Anér also represented Sweden at the Parliamentary Assemble of the Council of Europe in 1980-1983.

Anér coined the term Data Shadow, central to issues of data privacy law and politics. She mentions the terms for the first time (in print) in the Christian cultural magazine Vår Lösen in 1972, in an essay entitled "Dataskuggan" (the Data Shadow). The term has since become central to, and an established part of, computer science as well as debates on data privacy law, politics and ethics.

Anér was active for many years in the Swedish branch of Save the Children and was its chairman from 1978 to 1983.

== Christianity ==
Anér was a keen debater representing a Christian viewpoint, and spoke widely throughout Sweden in both churches and Liberal People's Party branches.

She published several Bible study and prayer books, including God's word and today's news (1969), God now: Kerstin Anér reads the Bible (1974), God here: a politician's prayer book (1977) and God's word in time (1981).

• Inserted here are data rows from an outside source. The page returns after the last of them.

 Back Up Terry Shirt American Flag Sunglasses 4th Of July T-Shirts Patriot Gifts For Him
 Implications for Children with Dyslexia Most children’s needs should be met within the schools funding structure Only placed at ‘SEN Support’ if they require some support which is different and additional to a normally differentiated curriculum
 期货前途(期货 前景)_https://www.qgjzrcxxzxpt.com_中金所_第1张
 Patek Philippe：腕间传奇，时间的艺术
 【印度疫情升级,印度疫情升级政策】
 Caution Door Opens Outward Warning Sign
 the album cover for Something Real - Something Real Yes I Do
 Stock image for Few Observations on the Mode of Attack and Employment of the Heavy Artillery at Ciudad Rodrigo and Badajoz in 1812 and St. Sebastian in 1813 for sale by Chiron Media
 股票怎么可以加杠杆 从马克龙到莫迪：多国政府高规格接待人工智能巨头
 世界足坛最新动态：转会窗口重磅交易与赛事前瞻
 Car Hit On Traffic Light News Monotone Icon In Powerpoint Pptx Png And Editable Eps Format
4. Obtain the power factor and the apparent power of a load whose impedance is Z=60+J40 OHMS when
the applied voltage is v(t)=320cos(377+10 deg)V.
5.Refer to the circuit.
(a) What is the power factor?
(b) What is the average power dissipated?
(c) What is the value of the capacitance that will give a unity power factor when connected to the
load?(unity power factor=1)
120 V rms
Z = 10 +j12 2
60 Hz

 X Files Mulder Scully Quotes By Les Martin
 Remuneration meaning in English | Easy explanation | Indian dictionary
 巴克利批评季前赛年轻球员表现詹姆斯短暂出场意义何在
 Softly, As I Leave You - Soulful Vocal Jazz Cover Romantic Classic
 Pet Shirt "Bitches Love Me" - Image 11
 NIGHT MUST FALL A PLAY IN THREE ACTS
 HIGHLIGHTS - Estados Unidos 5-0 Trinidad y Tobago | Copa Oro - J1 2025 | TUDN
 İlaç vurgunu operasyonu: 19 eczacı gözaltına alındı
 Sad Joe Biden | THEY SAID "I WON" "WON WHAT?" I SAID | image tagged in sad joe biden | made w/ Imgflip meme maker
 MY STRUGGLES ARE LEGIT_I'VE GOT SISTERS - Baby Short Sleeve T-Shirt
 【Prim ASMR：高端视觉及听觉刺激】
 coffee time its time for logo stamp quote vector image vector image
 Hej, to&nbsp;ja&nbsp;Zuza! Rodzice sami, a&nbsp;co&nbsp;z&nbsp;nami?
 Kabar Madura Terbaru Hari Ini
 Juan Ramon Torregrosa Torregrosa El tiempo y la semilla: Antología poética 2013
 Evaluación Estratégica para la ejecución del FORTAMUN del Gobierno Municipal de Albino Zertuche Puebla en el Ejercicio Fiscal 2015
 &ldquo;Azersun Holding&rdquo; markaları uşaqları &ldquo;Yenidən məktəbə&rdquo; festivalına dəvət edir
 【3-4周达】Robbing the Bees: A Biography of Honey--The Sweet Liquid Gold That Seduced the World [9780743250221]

Two of her hymns, Du är större än mitt hjärta and Jublande lyfter vi här våra händer, appear in the 1986 Church of Sweden hymnal.

== Family ==
Anér married Frans Oskar Sigurd Hallström in 1949 and they had three children.

== Bibliography ==
Anér, K. (1975) Datamakt. Falköping: Gummessons förlag.

Anér, K. (1983) Jungfru Maria Herrens moder. Stockholm: Proprius förlag.